The problem: From the chainsaw forum thread below, list every town named as having Poulan shops.

Text extract:
>>>>>

I live in the middle of nowhere and pretty much have to travel 45-60 miles to get somewhere. There are multiple Poulan shops in Forest City, Garner, Mason City, Mankato, and Fairmont, so I will be covered on that. I have been advised against the Wild Thing, am told the clutch assembly is extremely flawed and it is not a machine that will last.
I will download the manuals and read about it, but tell me more about this "class." It is consumer vs professional grade that we are dealing with here? And if so, what is the actually difference between the classes, and who decided what class each saw is in?


----------



## basod (Dec 14, 2012)

Look at it like the triangle of life:
Time-Quality-Cost
If you are required to sacrifice any of them you lose on another.
You need it now? and you need quality you're going to pay extra
You need quality at a low price you'll have to wait for a deal
You need it now at a fixed price you scacrifice quality

With Stihl&husky some of what you are buying is brand name/advertising etc. Not everything they make is a really quality product, but designed to get you in the door at price point.
Without buying a stihl,husky,echo,ryobi,dolmar,poulan in the 40cc range and running them in like conditions for extended periods of time to really see which one is better than the other it's all going to come down to reputation/marketing.
Ryobi is owned by a company that manufacters both Rigid and Milwaukee.  Three brand names with 3 price points, each having a different standard of "quality" part in its manufacture.

<<<<<

Dataset rows:
>>>>>

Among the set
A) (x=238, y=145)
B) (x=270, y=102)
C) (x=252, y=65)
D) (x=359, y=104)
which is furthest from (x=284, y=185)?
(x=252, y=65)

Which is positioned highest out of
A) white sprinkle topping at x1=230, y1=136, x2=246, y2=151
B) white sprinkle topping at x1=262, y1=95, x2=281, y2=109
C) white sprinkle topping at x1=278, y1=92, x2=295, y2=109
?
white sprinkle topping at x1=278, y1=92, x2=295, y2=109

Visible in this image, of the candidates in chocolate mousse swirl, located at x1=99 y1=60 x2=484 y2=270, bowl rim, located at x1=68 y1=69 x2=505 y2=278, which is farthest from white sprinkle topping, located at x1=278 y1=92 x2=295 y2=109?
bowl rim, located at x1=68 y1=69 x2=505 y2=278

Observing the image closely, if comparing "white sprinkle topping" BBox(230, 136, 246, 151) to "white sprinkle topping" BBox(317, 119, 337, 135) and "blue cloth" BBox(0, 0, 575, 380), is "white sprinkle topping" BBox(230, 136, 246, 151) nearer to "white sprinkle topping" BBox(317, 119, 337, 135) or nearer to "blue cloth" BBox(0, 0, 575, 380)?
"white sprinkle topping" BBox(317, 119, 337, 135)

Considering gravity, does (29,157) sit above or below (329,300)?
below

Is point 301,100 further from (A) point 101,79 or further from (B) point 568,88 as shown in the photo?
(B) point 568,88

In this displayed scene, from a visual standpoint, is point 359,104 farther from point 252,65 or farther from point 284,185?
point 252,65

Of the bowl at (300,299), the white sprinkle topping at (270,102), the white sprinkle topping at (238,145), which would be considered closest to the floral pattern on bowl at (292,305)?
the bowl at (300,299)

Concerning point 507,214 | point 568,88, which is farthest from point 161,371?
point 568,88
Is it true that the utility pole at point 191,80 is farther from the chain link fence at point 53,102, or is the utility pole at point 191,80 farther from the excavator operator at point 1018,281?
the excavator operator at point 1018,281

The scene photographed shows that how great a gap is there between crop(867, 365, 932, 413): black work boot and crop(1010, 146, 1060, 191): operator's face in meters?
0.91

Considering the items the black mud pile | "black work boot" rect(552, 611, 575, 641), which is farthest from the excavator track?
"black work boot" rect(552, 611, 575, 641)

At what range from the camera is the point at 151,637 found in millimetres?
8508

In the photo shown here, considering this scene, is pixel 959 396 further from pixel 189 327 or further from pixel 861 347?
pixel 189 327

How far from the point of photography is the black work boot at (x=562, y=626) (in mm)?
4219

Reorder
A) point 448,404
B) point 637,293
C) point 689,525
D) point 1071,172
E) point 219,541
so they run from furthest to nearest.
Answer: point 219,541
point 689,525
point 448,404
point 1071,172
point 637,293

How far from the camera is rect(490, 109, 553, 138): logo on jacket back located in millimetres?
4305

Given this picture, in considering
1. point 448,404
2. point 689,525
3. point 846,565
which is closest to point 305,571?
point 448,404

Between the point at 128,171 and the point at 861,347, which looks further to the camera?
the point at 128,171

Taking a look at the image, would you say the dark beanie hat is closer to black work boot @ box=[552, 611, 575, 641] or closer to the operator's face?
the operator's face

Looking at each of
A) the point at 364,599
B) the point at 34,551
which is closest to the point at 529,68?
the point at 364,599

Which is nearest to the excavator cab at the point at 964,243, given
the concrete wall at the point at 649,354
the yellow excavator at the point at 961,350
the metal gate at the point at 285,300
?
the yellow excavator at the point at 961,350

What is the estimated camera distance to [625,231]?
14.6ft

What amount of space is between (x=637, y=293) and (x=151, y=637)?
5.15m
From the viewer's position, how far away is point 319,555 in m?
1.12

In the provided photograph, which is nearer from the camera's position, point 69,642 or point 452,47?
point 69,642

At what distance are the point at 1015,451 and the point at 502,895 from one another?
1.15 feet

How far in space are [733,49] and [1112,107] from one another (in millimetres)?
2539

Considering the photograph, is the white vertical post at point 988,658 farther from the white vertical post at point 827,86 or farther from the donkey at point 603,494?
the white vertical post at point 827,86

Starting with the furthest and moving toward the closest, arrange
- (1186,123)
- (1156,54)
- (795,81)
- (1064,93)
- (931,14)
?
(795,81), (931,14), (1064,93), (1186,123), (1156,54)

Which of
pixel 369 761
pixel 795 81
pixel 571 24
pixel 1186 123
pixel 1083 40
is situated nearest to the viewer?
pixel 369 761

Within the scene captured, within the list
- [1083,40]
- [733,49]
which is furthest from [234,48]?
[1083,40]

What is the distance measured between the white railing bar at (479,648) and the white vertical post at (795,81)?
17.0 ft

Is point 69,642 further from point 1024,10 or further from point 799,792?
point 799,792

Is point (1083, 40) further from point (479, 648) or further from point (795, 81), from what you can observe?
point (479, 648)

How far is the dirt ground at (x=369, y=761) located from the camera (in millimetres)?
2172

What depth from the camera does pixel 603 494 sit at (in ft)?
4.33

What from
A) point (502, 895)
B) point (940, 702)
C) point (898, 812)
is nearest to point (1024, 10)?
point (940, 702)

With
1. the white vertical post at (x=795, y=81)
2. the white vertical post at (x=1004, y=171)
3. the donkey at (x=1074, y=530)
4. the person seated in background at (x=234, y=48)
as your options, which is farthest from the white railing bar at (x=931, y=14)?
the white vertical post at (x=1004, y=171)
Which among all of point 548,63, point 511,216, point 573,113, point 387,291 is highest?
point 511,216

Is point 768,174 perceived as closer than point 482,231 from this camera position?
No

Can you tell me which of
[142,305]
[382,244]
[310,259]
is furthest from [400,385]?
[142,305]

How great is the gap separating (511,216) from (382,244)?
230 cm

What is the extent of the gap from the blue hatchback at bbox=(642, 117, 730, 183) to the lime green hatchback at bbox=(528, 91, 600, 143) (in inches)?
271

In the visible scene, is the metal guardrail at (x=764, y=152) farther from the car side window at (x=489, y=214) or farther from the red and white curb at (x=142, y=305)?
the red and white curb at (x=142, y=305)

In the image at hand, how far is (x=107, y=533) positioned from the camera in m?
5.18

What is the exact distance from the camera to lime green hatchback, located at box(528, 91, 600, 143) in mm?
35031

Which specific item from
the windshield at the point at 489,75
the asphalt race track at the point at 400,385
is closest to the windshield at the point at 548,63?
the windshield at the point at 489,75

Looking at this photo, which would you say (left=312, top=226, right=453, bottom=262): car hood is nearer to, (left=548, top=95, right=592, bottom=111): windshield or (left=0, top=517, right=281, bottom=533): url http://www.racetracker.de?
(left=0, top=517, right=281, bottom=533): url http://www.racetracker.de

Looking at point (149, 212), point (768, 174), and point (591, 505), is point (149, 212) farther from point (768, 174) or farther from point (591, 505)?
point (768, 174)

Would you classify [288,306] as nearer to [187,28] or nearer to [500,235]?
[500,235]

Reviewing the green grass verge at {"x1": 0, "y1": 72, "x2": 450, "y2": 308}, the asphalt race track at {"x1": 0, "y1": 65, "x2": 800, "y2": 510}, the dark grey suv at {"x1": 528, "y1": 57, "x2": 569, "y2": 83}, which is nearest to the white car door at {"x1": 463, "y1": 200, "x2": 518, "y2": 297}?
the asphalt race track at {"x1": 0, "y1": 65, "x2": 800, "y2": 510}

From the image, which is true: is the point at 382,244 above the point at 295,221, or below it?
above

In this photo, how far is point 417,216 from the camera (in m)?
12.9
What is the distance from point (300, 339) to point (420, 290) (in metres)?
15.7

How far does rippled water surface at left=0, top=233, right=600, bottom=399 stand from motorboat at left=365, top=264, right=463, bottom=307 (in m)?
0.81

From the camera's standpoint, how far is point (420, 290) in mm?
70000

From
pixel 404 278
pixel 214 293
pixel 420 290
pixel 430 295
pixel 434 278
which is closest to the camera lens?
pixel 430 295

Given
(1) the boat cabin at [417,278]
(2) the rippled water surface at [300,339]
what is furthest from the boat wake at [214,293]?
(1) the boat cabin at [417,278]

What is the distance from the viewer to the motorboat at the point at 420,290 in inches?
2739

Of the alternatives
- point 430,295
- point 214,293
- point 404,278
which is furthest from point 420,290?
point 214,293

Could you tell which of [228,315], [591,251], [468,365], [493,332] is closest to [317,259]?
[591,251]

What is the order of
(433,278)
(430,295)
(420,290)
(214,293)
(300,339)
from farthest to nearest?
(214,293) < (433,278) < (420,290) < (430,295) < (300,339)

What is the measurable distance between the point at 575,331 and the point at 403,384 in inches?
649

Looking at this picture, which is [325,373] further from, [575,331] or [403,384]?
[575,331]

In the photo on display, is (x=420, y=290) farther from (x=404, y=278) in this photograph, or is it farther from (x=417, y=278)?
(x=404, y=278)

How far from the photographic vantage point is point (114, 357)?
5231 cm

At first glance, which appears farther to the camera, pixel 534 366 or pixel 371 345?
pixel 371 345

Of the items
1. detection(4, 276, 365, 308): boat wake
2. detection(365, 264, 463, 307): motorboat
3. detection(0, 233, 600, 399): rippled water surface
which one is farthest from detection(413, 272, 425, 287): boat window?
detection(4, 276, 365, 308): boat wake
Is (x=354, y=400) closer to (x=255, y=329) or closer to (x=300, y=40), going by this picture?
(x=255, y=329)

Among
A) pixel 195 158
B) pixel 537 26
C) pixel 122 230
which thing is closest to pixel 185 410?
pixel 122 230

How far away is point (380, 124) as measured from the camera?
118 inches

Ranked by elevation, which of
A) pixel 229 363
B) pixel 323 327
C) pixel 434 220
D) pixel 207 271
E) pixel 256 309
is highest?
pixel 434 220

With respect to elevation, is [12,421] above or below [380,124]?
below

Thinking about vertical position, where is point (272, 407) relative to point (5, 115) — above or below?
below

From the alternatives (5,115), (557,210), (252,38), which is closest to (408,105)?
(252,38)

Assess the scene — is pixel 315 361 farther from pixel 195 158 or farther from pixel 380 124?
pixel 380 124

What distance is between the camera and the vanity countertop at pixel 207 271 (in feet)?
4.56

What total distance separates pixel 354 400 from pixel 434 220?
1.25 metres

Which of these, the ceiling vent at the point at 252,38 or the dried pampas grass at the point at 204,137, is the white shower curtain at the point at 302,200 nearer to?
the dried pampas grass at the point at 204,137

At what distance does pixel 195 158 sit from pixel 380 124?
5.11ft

<<<<<

Result of this task: Forest City, Garner, Mason City, Mankato, Fairmont